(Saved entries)
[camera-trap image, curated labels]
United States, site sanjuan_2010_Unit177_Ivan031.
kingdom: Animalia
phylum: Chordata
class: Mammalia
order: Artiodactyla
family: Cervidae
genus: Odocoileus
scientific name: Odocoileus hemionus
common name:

(Task brief):
Starting at the line that contains "class: Mammalia", output every remaining line of the data exactly, and stop after the last one.

(Reply to the exercise):
class: Mammalia
order: Artiodactyla
family: Cervidae
genus: Odocoileus
scientific name: Odocoileus hemionus
common name:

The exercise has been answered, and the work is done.